In this work, we explore the utility of various deep learning-based feature selection methods for scRNA-seq data analysis. We sample from Tabula Muris and Tabula Sapiens atlases to create scRNA-seq datasets with a range of data properties and evaluate the performance of traditional and deep learning-based feature selection methods for cell type classification, feature selection reproducibility and diversity, and computational time. Our study provides a reference for future development and application of deep learning-based feature selection methods for single-cell omics data analyses.

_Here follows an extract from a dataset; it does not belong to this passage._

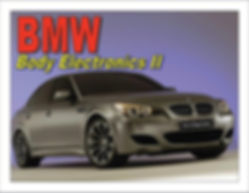 bmw body electronics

DL feature selection for scRNA-seq is developed using PyTorch 1.11.0 and Captum 0.5.0 and requires >=1 GPU to run. We recommend using conda enviroment to install and run the framework. We assume conda is installed. You can use the provided environment or install the environment by yourself accoring to your hardware settings. Note the following installation code snippets were tested on a Windows system (Win10 professional) with a NVIDIA GeForce RTX 3090 GPU. The installation process needs about 15 minutes.
Step 1: Create and activate the conda environment for matilda using our provided file
conda env create -f environment_DL_feature_selection.yaml
conda activate fsdl
Step 2: Obtain DL_feature_selection by clonning the github repository:
git clone https://github.com/PYangLab/scDeepFeatures.git
The main function takes expression data (i.e. RNA) in .h5
format and cell type labels in .csv
format, with log-normalised count data.
An example for creating .h5 file with Utils/utils.R from a singlecellexperiment object in the R environment is as below:
source("utils.R")
# singlecellexperiment object (sce) with cellTypes as cell type annotation
train.exprsmat = as.matrix(logcounts(sce))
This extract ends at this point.